En cada rincón de esta institución se respira el entusiasmo de niños, jóvenes y adultos que llegan con el deseo de aprender una disciplina o de potenciar sus talentos. Se ha convertido en un campo abierto de oportunidades, donde crece una familia unida por el amor al arte, el deseo de compartirlo y la voluntad de demostrar que Floridablanca es cuna de talento. Cada nota, cada pincelada y cada paso de danza construye lazos entre generaciones, uniendo la pasión individual con el compromiso colectivo de fortalecer el tejido social y dejar una huella viva en la historia local.
Proyectos de vida
Manuel Martínez llegó a la Casa de la Cultura a los diez años, llevado por sus padres. Hoy, después de seis años, recuerda sus talleres de percusión vallenata y afirma que no se imagina qué habría sido de su vida si no hubiera descubierto una de sus grandes pasiones. Encontró no solo un talento, sino también un amor profundo por la música. Actualmente, además de la percusión, practica el acordeón. Para el joven, este espacio ha sido mucho más que un proceso de formación: ha sido una herramienta de crecimiento personal. “La percusión me ayudó a controlar mi carácter, a fortalecer la disciplina y a mirar el mundo desde una nueva perspectiva, valorando el esfuerzo, la sensibilidad y el compromiso”, asegura.

A sus 82 años, Miguel Ángel Díaz encuentra en este entorno un motor para mantenerse activo, aprendiendo y en constante conexión con su comunidad. Para él, este lugar no solo permite perfeccionar su práctica musical, sino también compartir sus conocimientos y acompañar a otros en su proceso de formación. “Aquí uno no solo aprende, también comparte y ayuda a los demás a crecer”, comenta con entusiasmo.
Un espacio vivo
Con el tiempo, está instalación se ha consolidado por promover el talento local y ofrecer oportunidades de formación a niños, jóvenes y adultos de todo el municipio. Desde la música hasta el teatro, cada rincón está diseñado para activar la creatividad y fortalecer la identidad florideña. La labor se desarrolla entre amplias zonas verdes, en un entorno que inspira, con el acompañamiento de 25 maestros especializados que guían a los participantes en su crecimiento artístico y personal.

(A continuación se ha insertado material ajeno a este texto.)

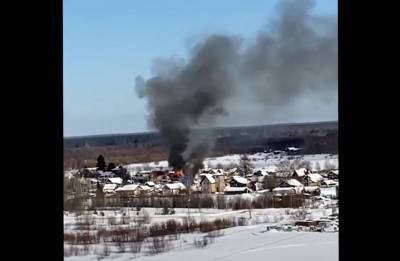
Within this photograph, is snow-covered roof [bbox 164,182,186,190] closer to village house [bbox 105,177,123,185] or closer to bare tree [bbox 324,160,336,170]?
village house [bbox 105,177,123,185]

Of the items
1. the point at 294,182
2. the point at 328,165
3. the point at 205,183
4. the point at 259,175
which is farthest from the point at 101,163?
the point at 328,165

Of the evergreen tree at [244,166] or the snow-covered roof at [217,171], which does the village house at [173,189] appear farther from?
the evergreen tree at [244,166]

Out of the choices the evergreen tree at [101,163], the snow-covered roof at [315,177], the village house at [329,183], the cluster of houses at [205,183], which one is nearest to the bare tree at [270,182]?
the cluster of houses at [205,183]

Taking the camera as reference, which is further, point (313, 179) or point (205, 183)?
point (205, 183)

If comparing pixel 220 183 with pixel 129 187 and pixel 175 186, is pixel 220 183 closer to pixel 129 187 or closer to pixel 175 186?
pixel 175 186

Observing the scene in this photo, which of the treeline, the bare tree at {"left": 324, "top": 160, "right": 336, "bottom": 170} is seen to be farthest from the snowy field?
the bare tree at {"left": 324, "top": 160, "right": 336, "bottom": 170}

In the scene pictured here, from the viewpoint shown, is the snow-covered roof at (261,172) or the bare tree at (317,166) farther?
the snow-covered roof at (261,172)
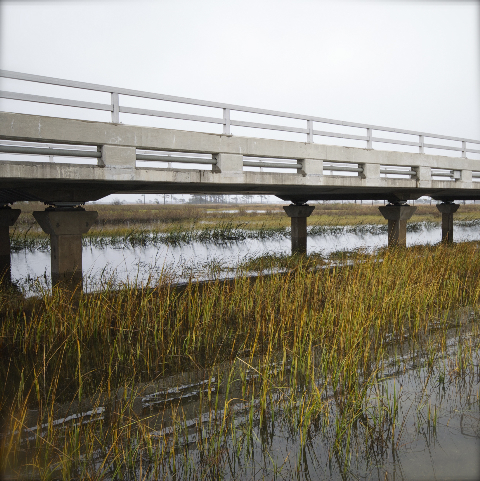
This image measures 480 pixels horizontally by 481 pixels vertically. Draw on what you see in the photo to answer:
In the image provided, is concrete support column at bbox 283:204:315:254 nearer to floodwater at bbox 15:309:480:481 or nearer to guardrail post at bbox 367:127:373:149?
guardrail post at bbox 367:127:373:149

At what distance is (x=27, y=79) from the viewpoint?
834 centimetres

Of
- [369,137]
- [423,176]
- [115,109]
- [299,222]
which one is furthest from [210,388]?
[299,222]

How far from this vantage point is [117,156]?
30.8ft

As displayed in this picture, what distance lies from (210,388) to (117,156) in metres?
6.29

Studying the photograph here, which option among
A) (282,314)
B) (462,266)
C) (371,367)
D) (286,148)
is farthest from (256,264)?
(371,367)

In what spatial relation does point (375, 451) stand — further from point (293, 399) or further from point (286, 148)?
point (286, 148)

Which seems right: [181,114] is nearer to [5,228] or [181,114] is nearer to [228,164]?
[228,164]

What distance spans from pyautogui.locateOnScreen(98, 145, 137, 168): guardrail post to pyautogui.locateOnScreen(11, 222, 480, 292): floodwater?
228 centimetres

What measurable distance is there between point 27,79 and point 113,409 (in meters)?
6.48

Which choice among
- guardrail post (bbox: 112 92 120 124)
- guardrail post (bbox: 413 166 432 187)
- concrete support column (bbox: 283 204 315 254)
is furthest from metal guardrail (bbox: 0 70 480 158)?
concrete support column (bbox: 283 204 315 254)

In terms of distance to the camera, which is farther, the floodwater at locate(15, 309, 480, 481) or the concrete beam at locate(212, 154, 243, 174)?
the concrete beam at locate(212, 154, 243, 174)

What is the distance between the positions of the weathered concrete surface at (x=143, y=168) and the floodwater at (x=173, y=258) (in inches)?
76.4

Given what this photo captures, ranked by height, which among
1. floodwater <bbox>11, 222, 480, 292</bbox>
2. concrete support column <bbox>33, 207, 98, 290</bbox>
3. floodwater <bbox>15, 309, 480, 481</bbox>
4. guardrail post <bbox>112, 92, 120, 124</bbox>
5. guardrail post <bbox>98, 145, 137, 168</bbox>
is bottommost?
floodwater <bbox>15, 309, 480, 481</bbox>

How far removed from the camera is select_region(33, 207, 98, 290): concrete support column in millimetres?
10695
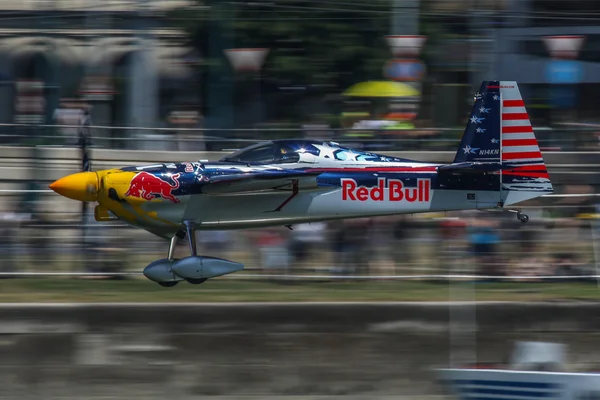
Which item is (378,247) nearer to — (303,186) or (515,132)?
(303,186)

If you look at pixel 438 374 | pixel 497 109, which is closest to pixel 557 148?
pixel 497 109

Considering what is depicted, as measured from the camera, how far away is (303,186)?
504 inches

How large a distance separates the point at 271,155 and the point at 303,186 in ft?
1.87

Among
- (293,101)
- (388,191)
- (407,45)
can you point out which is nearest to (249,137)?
(293,101)

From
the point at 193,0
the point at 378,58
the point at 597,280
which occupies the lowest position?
the point at 597,280

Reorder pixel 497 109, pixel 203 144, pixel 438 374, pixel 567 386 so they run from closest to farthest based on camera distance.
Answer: pixel 567 386
pixel 438 374
pixel 497 109
pixel 203 144

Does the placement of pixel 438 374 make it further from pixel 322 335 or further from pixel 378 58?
pixel 378 58

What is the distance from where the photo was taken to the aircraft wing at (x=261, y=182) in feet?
41.2

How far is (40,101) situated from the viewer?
18547mm

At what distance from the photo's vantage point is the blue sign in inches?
757

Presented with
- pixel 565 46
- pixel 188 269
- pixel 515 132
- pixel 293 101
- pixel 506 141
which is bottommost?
pixel 188 269

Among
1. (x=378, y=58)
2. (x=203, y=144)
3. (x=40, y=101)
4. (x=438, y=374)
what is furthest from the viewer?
(x=378, y=58)

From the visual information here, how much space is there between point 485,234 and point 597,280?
1.54 m

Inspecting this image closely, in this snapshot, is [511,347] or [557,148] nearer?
[511,347]
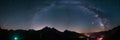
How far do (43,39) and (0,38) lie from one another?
62.8 feet

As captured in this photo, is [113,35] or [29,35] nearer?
[113,35]

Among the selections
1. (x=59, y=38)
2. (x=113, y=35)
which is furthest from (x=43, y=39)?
(x=113, y=35)

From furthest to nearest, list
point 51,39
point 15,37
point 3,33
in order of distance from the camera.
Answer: point 51,39, point 3,33, point 15,37

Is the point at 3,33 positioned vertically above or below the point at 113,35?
above

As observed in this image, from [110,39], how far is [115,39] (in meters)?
5.28

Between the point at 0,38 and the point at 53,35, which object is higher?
Result: the point at 53,35

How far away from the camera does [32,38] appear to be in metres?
A: 84.9

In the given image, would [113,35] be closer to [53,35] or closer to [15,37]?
[15,37]

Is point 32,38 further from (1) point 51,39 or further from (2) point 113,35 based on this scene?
(2) point 113,35

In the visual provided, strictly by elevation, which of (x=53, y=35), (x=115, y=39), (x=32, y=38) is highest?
(x=53, y=35)

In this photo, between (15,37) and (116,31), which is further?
(15,37)

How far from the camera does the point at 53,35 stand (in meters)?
103

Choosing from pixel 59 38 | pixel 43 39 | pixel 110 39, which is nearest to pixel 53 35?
pixel 59 38

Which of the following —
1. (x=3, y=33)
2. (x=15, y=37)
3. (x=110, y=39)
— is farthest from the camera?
(x=3, y=33)
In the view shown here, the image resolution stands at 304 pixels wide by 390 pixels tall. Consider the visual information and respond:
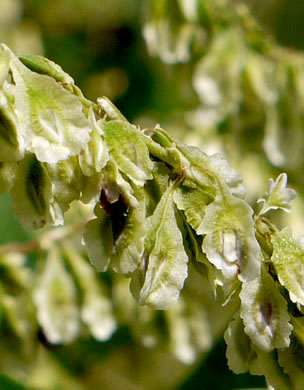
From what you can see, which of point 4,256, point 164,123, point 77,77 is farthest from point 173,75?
point 4,256

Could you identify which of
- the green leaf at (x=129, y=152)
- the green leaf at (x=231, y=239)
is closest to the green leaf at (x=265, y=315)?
the green leaf at (x=231, y=239)

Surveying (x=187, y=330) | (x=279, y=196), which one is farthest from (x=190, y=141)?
(x=279, y=196)

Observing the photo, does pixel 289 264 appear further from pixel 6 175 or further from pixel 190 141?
pixel 190 141

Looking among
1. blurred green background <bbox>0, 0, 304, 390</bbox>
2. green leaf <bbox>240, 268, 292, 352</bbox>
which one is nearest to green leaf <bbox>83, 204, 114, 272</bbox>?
green leaf <bbox>240, 268, 292, 352</bbox>

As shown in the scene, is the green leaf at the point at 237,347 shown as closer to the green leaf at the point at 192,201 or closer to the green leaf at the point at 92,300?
the green leaf at the point at 192,201

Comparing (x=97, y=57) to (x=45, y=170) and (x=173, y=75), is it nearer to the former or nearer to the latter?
(x=173, y=75)

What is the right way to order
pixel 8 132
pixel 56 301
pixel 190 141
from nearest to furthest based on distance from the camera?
1. pixel 8 132
2. pixel 56 301
3. pixel 190 141
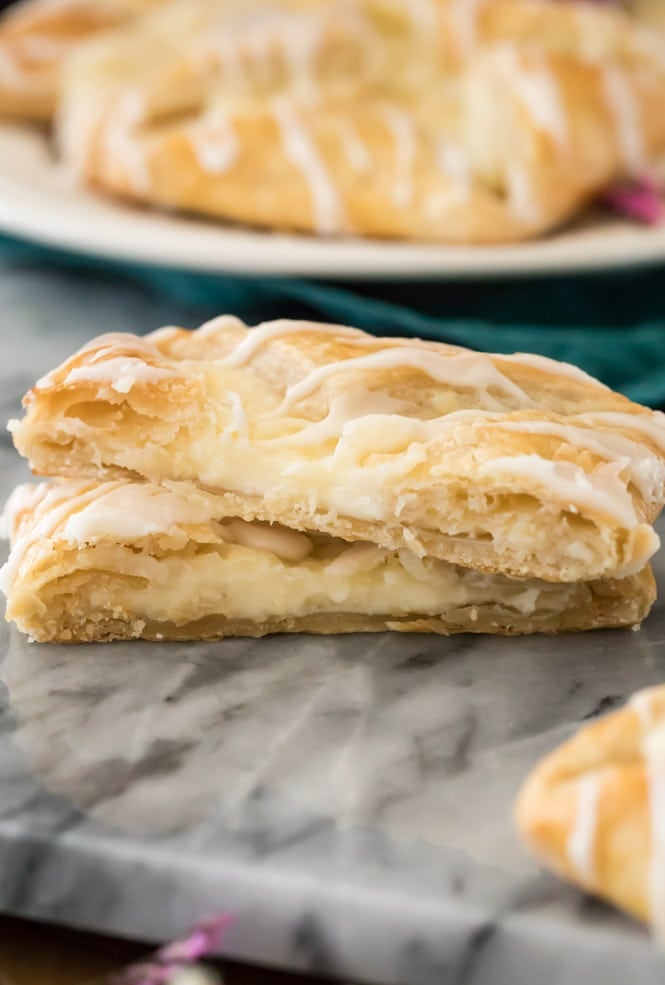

Dora Esperanza Álvarez, secretaria de dirección, explica que la Casa de la Cultura ofrece talleres gratuitos de “pintura, danzas, teatro, guitarra, instrumentos de cuerda, de viento, batería, percusión vallenata y latina, así como técnica vocal”. Además, destaca que las clases se dictan en horarios de mañana, tarde y también los sábados, permitiendo la participación de toda la comunidad según su disponibilidad. El único requisito para inscribirse, afirma, es “vivir en Floridablanca y presentar una fotocopia de un recibo de servicio público y del documento de identidad”.

Además de los talleres, el lugar alberga el Museo Arqueológico Regional Guane, que resguarda y exhibe piezas originales de la comunidad ancestral que habitó la región entre los años 1200 y 1400 d.C.
A lo largo del año, se organizan eventos abiertos a la población, como el Festival de Música Campesina, el Festival de Teatro y Títeres Gesto Vivo y el tradicional Festival de Duetos Hermanos Martínez. Estas actividades reafirman el compromiso de la institución con la identidad local, el encuentro ciudadano y la proyección del talento regional.
Ramiro Acevedo Calderón lo resume con emoción: “Aquí ofrecemos absolutamente todo: instrumentos, buenos profesores, aire libre, buen ambiente… Todo está. Solo falta que la gente lo vea como la gran oportunidad que es”. En sus palabras resuena la esencia de este lugar: un espacio donde la música, la pintura y el encuentro humano tienen el poder de cambiar vidas, rescatar talentos y transformar personas.